A robust backup and restore strategy is essential for protecting your Prisme.ai platform data and ensuring business continuity. This guide provides detailed instructions for backing up and restoring all components of your self-hosted Prisme.ai environment.

Backup Strategy

Your Prisme.ai platform requires backing up several components:

Client-Managed Databases

  • MongoDB/compatible database
  • Elasticsearch/OpenSearch
  • Redis

Object Storage

  • S3 or compatible object storage
  • Document files and attachments

Configuration

  • Kubernetes manifests
  • Helm values
  • Terraform state files

Secrets

  • Kubernetes secrets
  • Certificate files
  • API keys and credentials

Database Backup Procedures

1

Create MongoDB Backup

Use mongodump to create a full backup of your MongoDB database:

# For standalone MongoDB
mongodump --uri="mongodb://username:password@hostname:port/database" \
  --out=/path/to/backup/mongo/$(date +%Y-%m-%d)

# For MongoDB Atlas
mongodump --uri="mongodb+srv://username:password@cluster.mongodb.net/database" \
  --out=/path/to/backup/mongo/$(date +%Y-%m-%d)
2

Verify MongoDB Backup

Ensure the backup contains all expected data:

# List databases in the backup
find /path/to/backup/mongo/$(date +%Y-%m-%d) -type d -depth 1

# Count documents in a specific collection
mongorestore --uri="mongodb://username:password@hostname:port/database" \
  --nsInclude="database.collection" \
  --dryRun /path/to/backup/mongo/$(date +%Y-%m-%d) | grep "documents to restore"
3

Schedule Regular Backups

Create a cron job to automate daily backups:

# Add to crontab
0 1 * * * /path/to/mongodb-backup-script.sh > /path/to/logs/mongodb-backup-$(date +\%Y-\%m-\%d).log 2>&1

Example backup script (mongodb-backup-script.sh):

#!/bin/bash

BACKUP_DIR="/path/to/backup/mongo"
DATE=$(date +%Y-%m-%d)
RETENTION_DAYS=30

# Create backup
mongodump --uri="mongodb://username:password@hostname:port/database" \
  --out=${BACKUP_DIR}/${DATE} --gzip

# Clean up old backups
find ${BACKUP_DIR} -type d -mtime +${RETENTION_DAYS} -exec rm -rf {} \;

Configuration Backup

1

Back Up Kubernetes Resources

Save your Kubernetes configuration resources:

# Back up all resources in the Prisme namespace
mkdir -p /path/to/backup/kubernetes/$(date +%Y-%m-%d)

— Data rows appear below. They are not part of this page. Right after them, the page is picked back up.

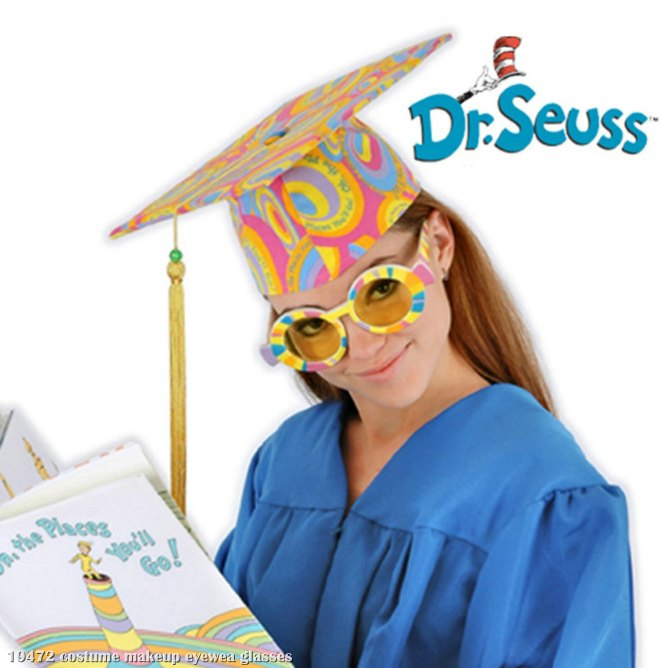Dr. Seuss Graduation Glasses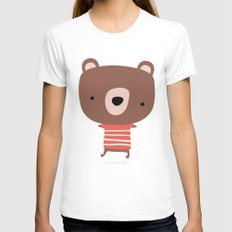 Christmas cute bears LARGE Womens Fitted Tee White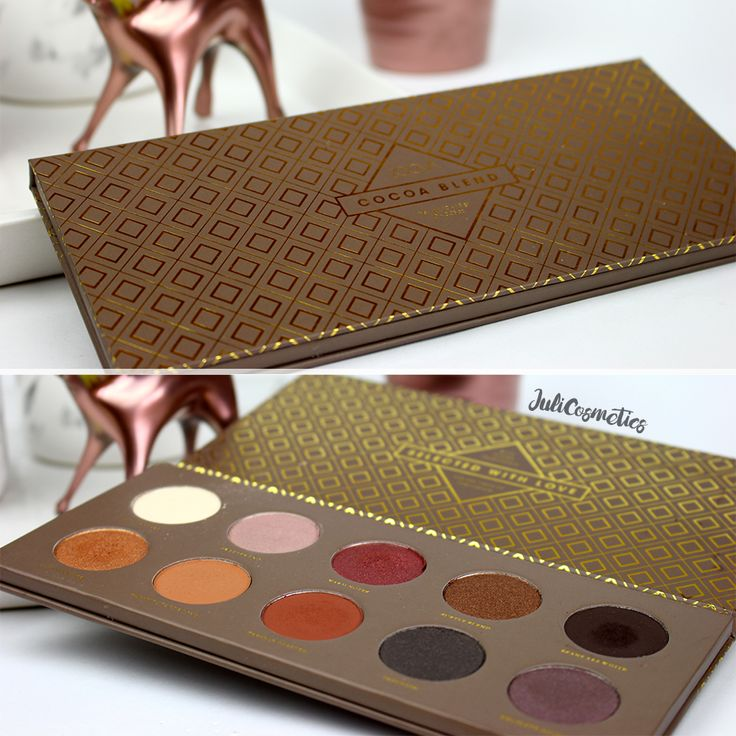 Zoeva-Cocoa-Blend-Eyeshadow-Palette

# Export deployments, services, configmaps, secrets, etc.
kubectl get all,pvc,cm,secret -n prisme-system -o yaml > \
  /path/to/backup/kubernetes/$(date +%Y-%m-%d)/prisme-resources.yaml
2

Back Up Helm Values

Save your Helm chart values for each release:

# Get values for each Helm release
helm get values prisme-core -n prisme-system -o yaml > \
  /path/to/backup/helm/$(date +%Y-%m-%d)/prisme-core-values.yaml

helm get values prisme-securechat -n prisme-system -o yaml > \
  /path/to/backup/helm/$(date +%Y-%m-%d)/prisme-securechat-values.yaml

# Repeat for each product module
3

Back Up Terraform State

If using Terraform, back up your state files:

# If using local state
cp terraform.tfstate terraform.tfstate.backup
cp -r terraform.tfstate.d /path/to/backup/terraform/$(date +%Y-%m-%d)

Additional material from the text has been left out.